Исходный текст.
__________
Была не была. Кутить так кутить во славу Нэпа!
Вечная память Владимиру Ильичу. Requiescat in расе![21] Умел воровать, сумеет и ответ держать…
Там — в царстве теней…
«Как, где же справедливость?» —
Вскричал Плутон, забывши всю учтивость.
Эх, братец, — отвечал Эак,—
Не смыслишь дела ты никак…
Ты видишь ли — покойник был… дурррак…
Пусть погубил он целый край,
И мир с ним бед не обобрался,
Но все же попадет он в рай,
Ведь он, торговле обучался!»
И по этому базару я побродил между рядами. Опять старозаветных жидов что-то не видно. А небезызвестные киевские торговки есть. Здоровенные хохлушки, обольстительно ласковые к хорошему покупателю и с запасом таких словечек для нахала, что босяки не то краснеют, не то бледнеют.
Где-то бренчал инструмент. Я подошел. Несколько человек, став в кружок, слушали. Человек пел, аккомпанируя на балалайке:
Он целовал ее, он обнимал ее…
А она, страсти полна, все шептала: твоя, твоя…
Он пел так, как поют нынче в пролетариате цыганские романсы, т. е. нестерпимо. Но по некоторым признакам мне показалось, что он нарочно так делает, «для понятности». Местами прорывался вкус сквозь эти «кошмары».
Я встретился с ним взглядом. Уловил ли он взгляд интеллигентного человека, понял ли мою мысль, но он оборвал «кошмары», и пальцы его побежали по грифу, обнаруживая несомненную музыкальность. Побродив вообще, мелодия оформилась в старинный романс:
И думаю, ангел, какою ценою
Куплю дорогую любовь…
Я чувствовал, что он играет эту старину для меня. Петь он не стал. Это была песня без слов. Это было какое-то деликатное и трогательное внимание к седому старику, «преклонившему ухо». Зачем слова? Они неуместны и, любовные, не пристали бы к сединам. Но мелодия, она ведь, всем возрастам благотворна. «Пусть старичок утешится, вспомнит. Тоже ведь молод был». Так он, верно, хотел сказать…
И мелодия, пошленькая сама по себе, но облагороженная внимательностью и чистотой, струилась тонкой серебряной паутинкой среди грубости базара.
__________
Имеющиеся данные.
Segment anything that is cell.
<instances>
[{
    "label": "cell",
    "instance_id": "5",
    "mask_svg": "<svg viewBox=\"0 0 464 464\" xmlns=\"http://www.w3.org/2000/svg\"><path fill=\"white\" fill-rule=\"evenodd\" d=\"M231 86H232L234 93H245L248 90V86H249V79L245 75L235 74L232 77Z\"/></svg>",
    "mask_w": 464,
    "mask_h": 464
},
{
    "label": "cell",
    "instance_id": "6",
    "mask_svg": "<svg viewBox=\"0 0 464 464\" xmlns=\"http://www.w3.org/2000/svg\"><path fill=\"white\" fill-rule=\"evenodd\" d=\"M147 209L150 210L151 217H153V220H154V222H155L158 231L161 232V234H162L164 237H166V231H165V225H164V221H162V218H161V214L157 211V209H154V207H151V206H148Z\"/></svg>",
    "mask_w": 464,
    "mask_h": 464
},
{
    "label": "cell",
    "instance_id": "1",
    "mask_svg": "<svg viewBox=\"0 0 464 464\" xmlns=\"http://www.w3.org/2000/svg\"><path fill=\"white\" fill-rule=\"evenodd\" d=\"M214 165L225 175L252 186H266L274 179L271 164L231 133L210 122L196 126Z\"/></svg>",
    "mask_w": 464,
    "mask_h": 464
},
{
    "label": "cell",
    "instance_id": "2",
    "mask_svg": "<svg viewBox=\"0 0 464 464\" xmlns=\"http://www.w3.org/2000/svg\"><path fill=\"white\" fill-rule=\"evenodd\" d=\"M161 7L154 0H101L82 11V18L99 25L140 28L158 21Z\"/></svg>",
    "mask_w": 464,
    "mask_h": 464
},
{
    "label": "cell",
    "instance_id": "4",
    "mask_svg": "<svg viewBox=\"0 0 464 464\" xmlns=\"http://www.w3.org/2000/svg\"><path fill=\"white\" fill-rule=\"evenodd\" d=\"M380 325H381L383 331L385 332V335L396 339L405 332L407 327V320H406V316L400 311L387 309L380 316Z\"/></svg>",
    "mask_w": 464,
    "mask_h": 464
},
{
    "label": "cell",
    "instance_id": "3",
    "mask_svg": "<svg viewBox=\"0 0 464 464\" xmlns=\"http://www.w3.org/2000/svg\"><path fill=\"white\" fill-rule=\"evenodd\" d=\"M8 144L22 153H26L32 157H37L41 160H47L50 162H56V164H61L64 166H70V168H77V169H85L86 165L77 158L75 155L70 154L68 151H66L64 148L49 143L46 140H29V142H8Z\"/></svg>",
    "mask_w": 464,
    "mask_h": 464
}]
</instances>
__________
Задание 1.
Продублируйте дословно все строки блока данных, с первой по последнюю.
Задание 2.
Допишите следующую часть отрывка о базаре и уличном музыканте с балалайкой, начав сразу после его последнего предложения.

Итоговый ответ 1.
Segment anything that is cell.
<instances>
[{
    "label": "cell",
    "instance_id": "5",
    "mask_svg": "<svg viewBox=\"0 0 464 464\" xmlns=\"http://www.w3.org/2000/svg\"><path fill=\"white\" fill-rule=\"evenodd\" d=\"M231 86H232L234 93H245L248 90V86H249V79L245 75L235 74L232 77Z\"/></svg>",
    "mask_w": 464,
    "mask_h": 464
},
{
    "label": "cell",
    "instance_id": "6",
    "mask_svg": "<svg viewBox=\"0 0 464 464\" xmlns=\"http://www.w3.org/2000/svg\"><path fill=\"white\" fill-rule=\"evenodd\" d=\"M147 209L150 210L151 217H153V220H154V222H155L158 231L161 232V234H162L164 237H166V231H165V225H164V221H162V218H161V214L157 211V209H154V207H151V206H148Z\"/></svg>",
    "mask_w": 464,
    "mask_h": 464
},
{
    "label": "cell",
    "instance_id": "1",
    "mask_svg": "<svg viewBox=\"0 0 464 464\" xmlns=\"http://www.w3.org/2000/svg\"><path fill=\"white\" fill-rule=\"evenodd\" d=\"M214 165L225 175L252 186H266L274 179L271 164L231 133L210 122L196 126Z\"/></svg>",
    "mask_w": 464,
    "mask_h": 464
},
{
    "label": "cell",
    "instance_id": "2",
    "mask_svg": "<svg viewBox=\"0 0 464 464\" xmlns=\"http://www.w3.org/2000/svg\"><path fill=\"white\" fill-rule=\"evenodd\" d=\"M161 7L154 0H101L82 11V18L99 25L140 28L158 21Z\"/></svg>",
    "mask_w": 464,
    "mask_h": 464
},
{
    "label": "cell",
    "instance_id": "4",
    "mask_svg": "<svg viewBox=\"0 0 464 464\" xmlns=\"http://www.w3.org/2000/svg\"><path fill=\"white\" fill-rule=\"evenodd\" d=\"M380 325H381L383 331L385 332V335L396 339L405 332L407 327V320H406V316L400 311L387 309L380 316Z\"/></svg>",
    "mask_w": 464,
    "mask_h": 464
},
{
    "label": "cell",
    "instance_id": "3",
    "mask_svg": "<svg viewBox=\"0 0 464 464\" xmlns=\"http://www.w3.org/2000/svg\"><path fill=\"white\" fill-rule=\"evenodd\" d=\"M8 144L22 153H26L32 157H37L41 160H47L50 162H56V164H61L64 166H70V168H77V169H85L86 165L77 158L75 155L70 154L68 151H66L64 148L49 143L46 140H29V142H8Z\"/></svg>",
    "mask_w": 464,
    "mask_h": 464
}]
</instances>

Итоговый ответ 2.
Только он ошибся: этот романс старше меня. Я помню его из нот, оставшихся после матери.
Я дал ему серебряную монету. И отошел: слишком уже чуток был этот человек.
И когда я уходил, вслед мне неслось:
Отдам ли я жизнь с непонятной тоскою,
С волненьем прошедших годов..
И был в этих словах какой-то жуткий вопрос.
Отдам ли я жизнь?
А пожалуй, и отдам, кто его знает, не идет ли уже кто-нибудь за мною?
Я вышел на улицу, прошел, постоял против какого-то магазина, на котором была написана в разных вариантах «Т.Ж.» Я стал философствовать: «Теже» равно «теже», то есть — «те же». Но почему «те же» и кто они такие? Может быть, это про нынешнее положение вещей в СССР?
Те же песни, те же звуки…
Или, вернее:
Тех же щей, да пожиже влей.
* * *
Но потом я понял: «теже» надо читать как «жете», а «жете» не значит «выбрось к черту», как поняли бы в Париже, и не значит — кабак на воде, как поняли б в Ницце, а обозначает просто — жировой трест.
Но жировой трест надо тоже понимать «духовно». Это всякая косметика. Таким образом, под этим салотопенным названием кроются самые изящные продукты. Мыла всякие душистые в красивеньких бумажечках, духи в волнующих флакончиках, пудра — мечта, ну, словом, все такое, за что «жирно» платят.
Этого самого «тежа» много в СССР.
Так вот я постоял у Тежа, потом пошел обратно по улице, пока не дошел до Бумтреста (бумажный трест). По дороге мне попались Винторг, Сорабкоп, Госиздат, Укрнаркач, Укрнарпит… Я не углублялся в них, ибо хотел выследить, не следят ли за мною.
Нет, кажется, ничего.
А впрочем, кто его знает.
* * *
Захотелось есть. Увидел надпись: «Домашняя столовая Курск». Вошел.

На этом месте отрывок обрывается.